Europe and the U.S. have found themselves, since President Donald Trump entered office, at odds on a range of issues from climate change to tariffs and the same holds true when it comes to migration — especially with the handling of migrant children.
The Trump administration’s policy of separating undocumented immigrant children from their parents is provoking not only a mounting furor in the U.S. but also in Europe, where a third of the refugees and migrants who have arrived in the past five years have been children.
“We don’t want what is happening with immigration in Europe to happen with us,” President Trump tweeted Monday. The reverse sentiment is widely shared by Europeans when it comes to government-sanctioned separation of migrant children from their parents, even among some who are critical of open border policies and want tougher action to halt the migrant influx.
Trump’s zero-tolerance enforcement policy, which has resulted in the separation of nearly 2,000 children from their parents in the past six weeks, is drawing a backlash from European lawmakers, rights advocates and religious leaders, who describe the tactic as cruel and inhumane.
But he does have some supporters among nationalist populist politicians.
On Monday Nigel Farage, the former leader of the UK Independence Party and a prominent Brexiter, defended Trump in an exchange on his radio show with an irate Scottish caller, saying that the U.S. president is trying to deter illegal immigration.
He said: “What he is trying to do is to send a message, ‘Don’t come to America illegally.’ It does look very tough. But the alternative is to do what Mrs. Merkel has done and say, ‘anyone can come, who wants to come.’”
But on Tuesday, criticism grew in Europe over the Trump administration's policy, with France’s government spokesman, Benjamin Griveaux, condemning the tactic, saying he did not want to see what is happening in the United States occurring in Europe.
On French television, Griveaux said there was now a major transatlantic moral gap. “We do not share the same model of civilization, clearly we don't share certain values,” he said. Asked about video footage released by the U.S. government showing migrant children held in wire cages and sitting on concrete floors, President Emmanuel Macron’s spokesman said the “images are shocking.”
Many of the children who have been entering Europe are unaccompanied. Last year they numbered 20,000, compared to 13,000 who traveled with at least one parent, according to U.N. figures. Those with their parents are not separated on arrival and European Union policy, in line with U.N. guidelines, emphasizing the need to keep families together as the best, most humane way to protect children and to avoid long-term psychological harm.
Keeping children in detention facilities — with or without parents when it comes to unaccompanied children — has been frowned both by EU and U.N. authorities.
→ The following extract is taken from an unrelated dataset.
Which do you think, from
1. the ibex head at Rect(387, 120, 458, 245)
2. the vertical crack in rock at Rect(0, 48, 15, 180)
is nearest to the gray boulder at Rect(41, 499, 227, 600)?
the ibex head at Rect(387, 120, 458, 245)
They see it as a breach of the U.N. Convention on the Rights of the Child.
But Europe has also struggled with the challenges migrant children pose — although no EU country has pursued a policy of separating children from their parents.
“Detaining children for migration management or asylum reasons — with or without family members is difficult to justify… and clearly not in the child’s best interests,” the European Union Agency for Fundamental Rights said last year in a major report on the legal and policy framework for immigration detention of children.
Last year, the agency warned that “efforts to speed up asylum processing and make returns more effective may prompt an increased use of immigration detention, possibly also affecting children.” It added: “This can entail serious risks of violating children’s right to liberty and security if the strict safeguards protecting children from arbitrary detention are disregarded. Children should be placed in open centers that provide for the necessary protection and care to which they are entitled, and which promote their best interests.”
Spain has been criticized in the past by rights workers for keeping some children in adult immigration detention centers, with or without their parents, pending return to their home countries.
And harsh and illegal treatment has been meted out to unaccompanied children. Last week, Oxfam issued a report, “Nowhere but Out,” in which the charity accused French border police of beating, detaining and forcibly returning to Italy children as young as 12, all in breach of international norms and rules. Other vulnerable migrants have been physically abused, detained and forcibly returned to Italy by French border guards in breach of international norms, Oxfam said on Friday.
The report said children who passed through Ventimiglia, a small town on the border with France, had complained about being “physically and verbally abused, and detained overnight in cells without food, water or blankets and with no access to an official guardian,” all contrary to French and EU law.
The issue of unaccompanied children has been of increasing alarm in Europe. In 2016, Europol, the EU’s police agency, said around 10,000 unaccompanied refugee children had gone missing in Europe in the previous two years, possibly victimized by human traffickers or turned into illegal child laborers.